Le signe du Capricorne


Étymologie :

  • CAPRICORNE, subst. masc.

Étymol. et Hist. I. 1115-30 « constellation zodiacale, qu'on figure par un bouc » (Ph. de Thaun, Liv. des creat., 728 ds Gdf. Compl. : Capricornum) ; xiiie s. « id. » (Aldebrandin de Sienne, Régime du Corps, 63, 4 ds T.-L.).
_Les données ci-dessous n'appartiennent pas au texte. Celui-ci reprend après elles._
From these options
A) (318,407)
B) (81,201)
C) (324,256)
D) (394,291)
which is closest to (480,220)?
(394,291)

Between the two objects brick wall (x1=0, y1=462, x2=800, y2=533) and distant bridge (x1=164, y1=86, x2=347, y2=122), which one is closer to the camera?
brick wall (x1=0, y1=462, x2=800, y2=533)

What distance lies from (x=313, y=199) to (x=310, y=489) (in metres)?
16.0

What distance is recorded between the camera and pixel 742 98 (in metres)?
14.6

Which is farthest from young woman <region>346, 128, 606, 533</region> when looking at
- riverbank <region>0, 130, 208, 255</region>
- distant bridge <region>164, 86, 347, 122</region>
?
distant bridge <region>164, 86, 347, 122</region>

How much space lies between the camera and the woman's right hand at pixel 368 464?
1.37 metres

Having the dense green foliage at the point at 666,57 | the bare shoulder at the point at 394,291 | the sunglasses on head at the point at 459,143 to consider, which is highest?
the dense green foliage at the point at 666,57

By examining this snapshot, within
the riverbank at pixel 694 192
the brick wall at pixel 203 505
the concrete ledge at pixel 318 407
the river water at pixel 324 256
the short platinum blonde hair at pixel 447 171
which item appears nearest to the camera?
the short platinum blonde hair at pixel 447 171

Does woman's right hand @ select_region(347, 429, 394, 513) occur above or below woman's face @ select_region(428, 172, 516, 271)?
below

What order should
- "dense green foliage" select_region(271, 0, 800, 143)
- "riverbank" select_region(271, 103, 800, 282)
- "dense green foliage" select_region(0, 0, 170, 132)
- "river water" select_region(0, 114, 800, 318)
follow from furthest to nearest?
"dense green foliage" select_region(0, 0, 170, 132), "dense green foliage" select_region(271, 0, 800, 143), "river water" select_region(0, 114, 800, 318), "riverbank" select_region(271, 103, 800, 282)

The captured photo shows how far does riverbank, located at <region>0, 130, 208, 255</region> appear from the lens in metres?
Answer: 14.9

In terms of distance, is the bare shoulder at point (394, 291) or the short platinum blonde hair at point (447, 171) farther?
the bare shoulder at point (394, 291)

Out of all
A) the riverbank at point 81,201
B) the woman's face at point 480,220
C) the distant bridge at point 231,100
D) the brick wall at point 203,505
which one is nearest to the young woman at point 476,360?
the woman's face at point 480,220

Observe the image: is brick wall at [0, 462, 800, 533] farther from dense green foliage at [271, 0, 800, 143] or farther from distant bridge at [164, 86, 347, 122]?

II. Zool. a) 1753 « genre d'insecte coléoptère longicorne » (Encyclop. t. 2) ; b) 1809 « variété du bouquetin » (Wailly). I empr. au lat. class. capricornus (composé de caper « bouc » et cornus « corne »), le Capricorne, constellation sur le modèle de α ι ̓ γ ο ́ κ ε ρ ω ς, littéralement « aux cornes de chèvre » désignant le Capricorne. II lat. sav. utilisé par les zoologistes, en raison de la présence de cornes chez les animaux considérés.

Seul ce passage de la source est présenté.